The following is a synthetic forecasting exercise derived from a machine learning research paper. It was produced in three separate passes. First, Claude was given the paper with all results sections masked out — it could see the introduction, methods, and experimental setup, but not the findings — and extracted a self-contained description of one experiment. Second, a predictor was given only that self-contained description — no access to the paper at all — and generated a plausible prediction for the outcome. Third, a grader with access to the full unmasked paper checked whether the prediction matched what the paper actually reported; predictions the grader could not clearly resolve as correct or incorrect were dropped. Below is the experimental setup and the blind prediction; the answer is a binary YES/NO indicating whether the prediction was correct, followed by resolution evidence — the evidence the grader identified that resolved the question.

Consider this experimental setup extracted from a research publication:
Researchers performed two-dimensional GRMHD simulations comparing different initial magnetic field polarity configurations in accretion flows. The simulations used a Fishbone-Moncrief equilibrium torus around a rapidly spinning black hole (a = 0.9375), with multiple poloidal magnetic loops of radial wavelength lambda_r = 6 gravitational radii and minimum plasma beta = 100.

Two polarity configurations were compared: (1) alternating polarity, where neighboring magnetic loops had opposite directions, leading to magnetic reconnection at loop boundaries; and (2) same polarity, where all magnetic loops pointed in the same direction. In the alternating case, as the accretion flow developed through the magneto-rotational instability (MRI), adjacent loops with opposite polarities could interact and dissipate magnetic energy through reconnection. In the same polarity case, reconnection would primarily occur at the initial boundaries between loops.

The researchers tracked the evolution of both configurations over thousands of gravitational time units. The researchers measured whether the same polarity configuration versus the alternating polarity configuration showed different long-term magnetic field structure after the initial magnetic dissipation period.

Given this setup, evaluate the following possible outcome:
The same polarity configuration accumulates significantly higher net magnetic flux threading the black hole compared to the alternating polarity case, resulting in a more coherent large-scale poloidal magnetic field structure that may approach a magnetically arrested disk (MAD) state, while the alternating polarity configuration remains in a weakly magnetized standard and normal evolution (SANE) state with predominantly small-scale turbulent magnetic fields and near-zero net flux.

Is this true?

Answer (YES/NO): NO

........

What the exercise asks.
The whole listing, word for word, is the required answer.

Solution for this problem.
The following is a synthetic forecasting exercise derived from a machine learning research paper. It was produced in three separate passes. First, Claude was given the paper with all results sections masked out — it could see the introduction, methods, and experimental setup, but not the findings — and extracted a self-contained description of one experiment. Second, a predictor was given only that self-contained description — no access to the paper at all — and generated a plausible prediction for the outcome. Third, a grader with access to the full unmasked paper checked whether the prediction matched what the paper actually reported; predictions the grader could not clearly resolve as correct or incorrect were dropped. Below is the experimental setup and the blind prediction; the answer is a binary YES/NO indicating whether the prediction was correct, followed by resolution evidence — the evidence the grader identified that resolved the question.

Consider this experimental setup extracted from a research publication:
Researchers performed two-dimensional GRMHD simulations comparing different initial magnetic field polarity configurations in accretion flows. The simulations used a Fishbone-Moncrief equilibrium torus around a rapidly spinning black hole (a = 0.9375), with multiple poloidal magnetic loops of radial wavelength lambda_r = 6 gravitational radii and minimum plasma beta = 100.

Two polarity configurations were compared: (1) alternating polarity, where neighboring magnetic loops had opposite directions, leading to magnetic reconnection at loop boundaries; and (2) same polarity, where all magnetic loops pointed in the same direction. In the alternating case, as the accretion flow developed through the magneto-rotational instability (MRI), adjacent loops with opposite polarities could interact and dissipate magnetic energy through reconnection. In the same polarity case, reconnection would primarily occur at the initial boundaries between loops.

The researchers tracked the evolution of both configurations over thousands of gravitational time units. The researchers measured whether the same polarity configuration versus the alternating polarity configuration showed different long-term magnetic field structure after the initial magnetic dissipation period.

Given this setup, evaluate the following possible outcome:
The same polarity configuration accumulates significantly higher net magnetic flux threading the black hole compared to the alternating polarity case, resulting in a more coherent large-scale poloidal magnetic field structure that may approach a magnetically arrested disk (MAD) state, while the alternating polarity configuration remains in a weakly magnetized standard and normal evolution (SANE) state with predominantly small-scale turbulent magnetic fields and near-zero net flux.

Is this true?

Answer (YES/NO): NO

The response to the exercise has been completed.